The key to backorder success is robust logistics support. But building a backorder-friendly logistics strategy takes time. If you’re starting the process of accepting backorders during the fourth quarter of the year, when your industry segment is experiencing a spike, or in the midst of a pandemic, you’re going to end up with sleepless nights, upset customers and uncertain revenue. To handle whatever inventory challenges the rest of 2021 brings, start planning now.

Know the difference between backorders and stockouts

The foundation of a good strategy involves understanding the difference between backorders and stockouts. The difference can be clear from a sales and customer perspective. In the event of a backorder, a product that is currently unavailable can still be ordered. In the event of a stockout, it cannot.

However, this difference is not as clear for logistics specialists. Products that can be backordered typically will live on shelves next to ones that can’t. If a company fulfills incomplete orders, pickers and packers will treat an order that includes a backordered product like any other. Everything runs like normal in the foreground.
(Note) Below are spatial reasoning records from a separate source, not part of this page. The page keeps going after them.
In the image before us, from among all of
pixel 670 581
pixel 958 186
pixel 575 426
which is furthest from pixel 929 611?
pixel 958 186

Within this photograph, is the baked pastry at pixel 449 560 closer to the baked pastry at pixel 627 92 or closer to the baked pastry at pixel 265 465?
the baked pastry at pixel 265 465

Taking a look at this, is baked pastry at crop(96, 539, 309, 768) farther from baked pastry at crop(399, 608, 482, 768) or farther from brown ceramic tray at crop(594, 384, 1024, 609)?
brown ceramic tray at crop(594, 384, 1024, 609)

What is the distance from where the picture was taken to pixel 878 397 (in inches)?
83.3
The difference between backorders and stockouts matters most on the backend. If a company supports backorders, especially during times of high or unpredictable demand — such as during holiday shopping or pandemic panic-buying — its software should be able to tell the difference between backorders and stockouts and track each instance appropriately. Automation is a lifesaver here because it can ensure orders are tracked and filled as soon as possible, which can appease waiting customers.

By comparison, handling backorders manually through emails and spreadsheets makes it difficult to keep track of which customers still haven’t received their order. In addition, tracking refunds separately can lead to workers filling cancelled orders and other issues.

Order management tools also can help companies fill orders based on what items they receive first, which minimizes order delays. Warehouse teams will be able to fill the parts of orders that are available now while the platforms handle order completion once backordered items are ready. This balance helps keep the fulfillment process running smoothly.

Backorders are a supply chain decision

Once your company’s leaders understand backorders and think it’s possible to handle them, the question becomes whether the company should accept them. The answer depends on your business model and partner capabilities. If your customers are willing to wait because they appreciate your company’s track record for customer service or unique, quality products, backorders can make a lot of sense. If your company provides luxury products, backorders may take away from the mystique that drives sales.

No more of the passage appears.